Abbiamo la scienza, abbiamo i dati e anche i canali e le tecniche di comunicazione. Ma come convincere il nostro pubblico che la ricerca di base è importante? Esiste un gap tra percezione e realtà nel pubblico, ha sottolineato James Gillies, capo della comunicazione del Cern, e colmarlo è un duro lavoro.

Prendiamo ad esempio un grande evento come l’accensione del Large Hadron Collider (Lhc), che ha destato l’irrazionale terrore che un buco nero si formasse proprio a Ginevra. Gillies spiega che, davanti alla diffidenza generale, comunicare correttamente diventa la chiave del problema. Le parole devono essere scelte con attenzione per spiegare la ricerca di base anche ai non addetti ai lavori.

A guidarci in questi sei giorni di scoperte di lezioni e costruttivi dibattiti tra coffee break e qualche bicchiere di marsala, ci hanno pensato i direttori della scuola di Erice Umberto Dosselli dell’Infn e il giornalista Fabio Turone, che hanno creato un ambiente sereno tra i partecipanti, quasi fossero tutti vecchi amici che si conoscono da
sempre.

Merito dei direttori aver chiesto a due di noi, Mohammed Yahia e Toby Shannon, di intervenire. Un’occasione per osservare le differenze tra i modelli di comunicazione di un paese come l’Egitto di Mohammed, dove la televisione è ancora il primo mezzo di informazione, contrapposto agli eventi e alle campagne sui social media usate dalla Gran Bretagna di Toby per la presentazione dell’anno della Luce Unesco.

Arrivare ad Erice per me è stata un’avventura, dispersa nell’aeroporto di Fiumicino insieme ad altri validi compagni di viaggio, ma come ogni avventura si è rivelata un’esperienza che ogni giornalista dovrebbe fare.

Abbiamo avuto sei giorni per conoscerci, confrontarci sulle esigenze del nostro pubblico, sulle tematiche scientifiche sensibili, che cambiano di paese in paese, e sulle scelte comunicative che ogni giorno ci troviamo ad affrontare.
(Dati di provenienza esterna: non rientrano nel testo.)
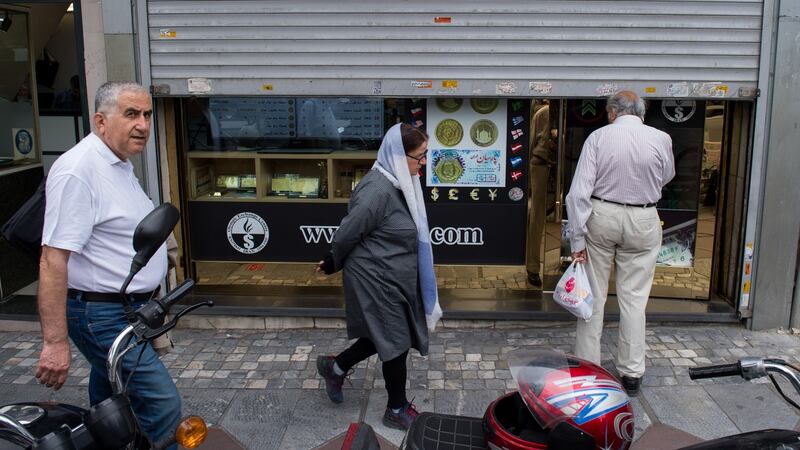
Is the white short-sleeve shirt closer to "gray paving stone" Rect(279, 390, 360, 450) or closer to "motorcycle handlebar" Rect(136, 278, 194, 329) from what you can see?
"motorcycle handlebar" Rect(136, 278, 194, 329)

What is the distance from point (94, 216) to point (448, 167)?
11.0 ft

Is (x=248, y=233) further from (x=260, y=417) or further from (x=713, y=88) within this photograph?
(x=713, y=88)

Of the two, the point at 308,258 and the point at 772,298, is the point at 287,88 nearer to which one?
the point at 308,258

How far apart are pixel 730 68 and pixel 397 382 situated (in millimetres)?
3475

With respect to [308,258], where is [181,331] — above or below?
below

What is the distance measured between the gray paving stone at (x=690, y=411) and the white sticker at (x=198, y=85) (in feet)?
12.7

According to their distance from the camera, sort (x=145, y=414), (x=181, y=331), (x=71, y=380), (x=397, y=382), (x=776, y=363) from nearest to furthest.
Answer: (x=776, y=363)
(x=145, y=414)
(x=397, y=382)
(x=71, y=380)
(x=181, y=331)

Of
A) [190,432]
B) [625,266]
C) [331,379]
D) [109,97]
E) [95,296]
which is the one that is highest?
[109,97]

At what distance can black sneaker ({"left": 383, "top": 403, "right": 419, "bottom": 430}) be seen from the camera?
4.11m

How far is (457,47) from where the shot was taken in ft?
17.6

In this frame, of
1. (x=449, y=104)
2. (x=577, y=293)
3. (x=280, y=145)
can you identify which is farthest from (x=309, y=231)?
(x=577, y=293)

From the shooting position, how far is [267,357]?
17.3ft

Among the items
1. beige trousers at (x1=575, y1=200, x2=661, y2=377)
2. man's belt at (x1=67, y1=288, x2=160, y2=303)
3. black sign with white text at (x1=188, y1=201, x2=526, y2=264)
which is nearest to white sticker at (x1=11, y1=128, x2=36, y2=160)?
black sign with white text at (x1=188, y1=201, x2=526, y2=264)

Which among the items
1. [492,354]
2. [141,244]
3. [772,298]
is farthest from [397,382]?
[772,298]
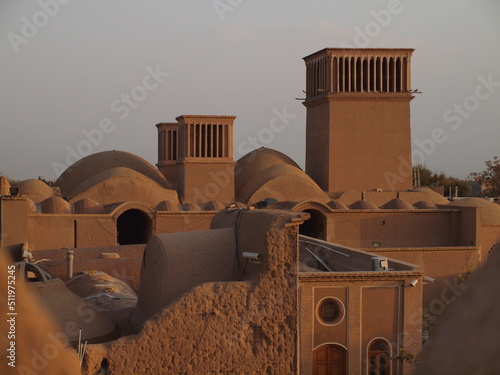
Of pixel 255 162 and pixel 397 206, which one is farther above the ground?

A malincuore abbiamo lasciato Erice alla volta dell’aeroporto di Palermo. E come al termine di ogni scuola e di ogni avventura la domanda da porci è una sola: che cosa ho imparato? Ho imparato che il nostro ruolo di comunicatori e giornalisti è quello di creare un ponte tra la scienza e le persone, ho conosciuto nuovi strumenti per farlo e capito che il nostro mestiere è difficile e richiede curiosità e impegno, ma quando trovi la verità, non puoi tenerla per te.